EXCERPT TO READ:
Diabetes can have major consequences for the health and quality of life of affected people, especially when left undiagnosed. Fortunately, doctors are able to diagnose the vast majority of patients, who can then receive treatment.
But a minority may have diabetes for a long time without knowing they have the disease. These patients consequently don’t reap the benefit of medications or recommendations for various lifestyle changes that can reduce the symptoms and risks associated with diabetes. But fortunately fears are abating as diabetes is being detected far more often.
“Earlier European studies have estimated that around 22 to 25% of the people who have diabetes don’t know they have it. However, the International Diabetes Association estimates as many as 41% of the individuals with diabetes in Europe have not yet been diagnosed,” says Vera Vik Bjarkø, a doctor and Ph.D. candidate at NTNU’s Department of Public Health and Nursing.
Only half as many undiagnosed in Norway
The situation is more positive in Norway, according to a recent study that included responses from almost 53,000 people.
“About 11% of individuals who have diabetes had not been diagnosed yet,” said Bjarkø, the first author of the study which has been published in the journal Diabetic Medicine.

GIVEN INFORMATION:

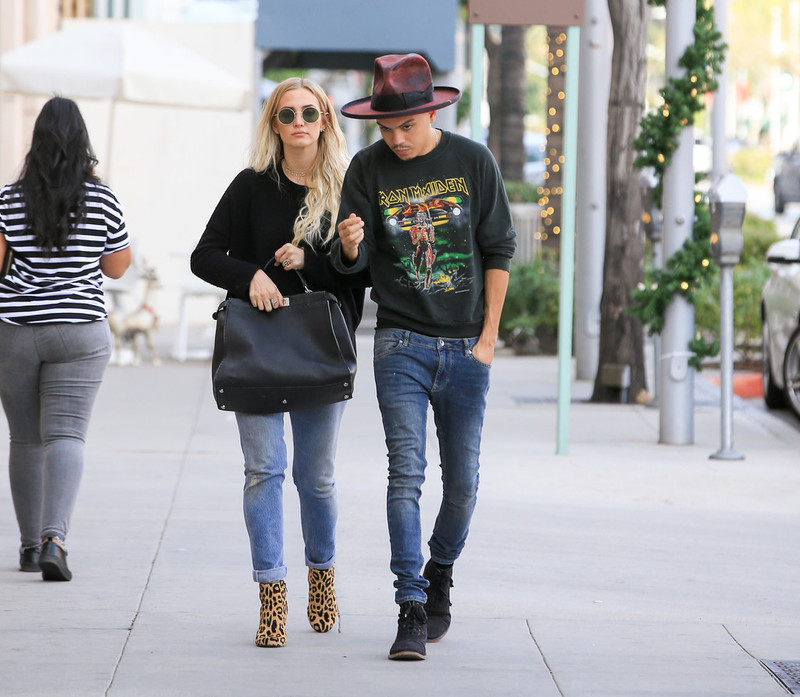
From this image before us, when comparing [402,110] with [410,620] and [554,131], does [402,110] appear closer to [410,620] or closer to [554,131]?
[410,620]

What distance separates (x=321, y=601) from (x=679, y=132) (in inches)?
205

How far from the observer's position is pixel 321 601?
16.2 feet

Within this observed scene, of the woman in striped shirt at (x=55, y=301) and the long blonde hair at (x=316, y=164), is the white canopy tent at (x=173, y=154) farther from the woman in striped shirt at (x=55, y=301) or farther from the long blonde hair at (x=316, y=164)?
the long blonde hair at (x=316, y=164)

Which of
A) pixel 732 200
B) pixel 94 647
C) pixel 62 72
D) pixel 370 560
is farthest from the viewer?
pixel 62 72

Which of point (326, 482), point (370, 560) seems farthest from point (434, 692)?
point (370, 560)

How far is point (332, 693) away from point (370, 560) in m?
1.83

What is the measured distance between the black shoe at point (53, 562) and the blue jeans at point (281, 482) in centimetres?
118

TASK TO CARRY OUT:
Revise the part of the diabetes text above that opens with the words containing "Diabetes can have" and closes with "far more often.", replacing "patients" with "individuals" throughout.

PROBLEM SOLUTION:
Diabetes can have major consequences for the health and quality of life of affected people, especially when left undiagnosed. Fortunately, doctors are able to diagnose the vast majority of individuals, who can then receive treatment.
But a minority may have diabetes for a long time without knowing they have the disease. These individuals consequently don’t reap the benefit of medications or recommendations for various lifestyle changes that can reduce the symptoms and risks associated with diabetes. But fortunately fears are abating as diabetes is being detected far more often.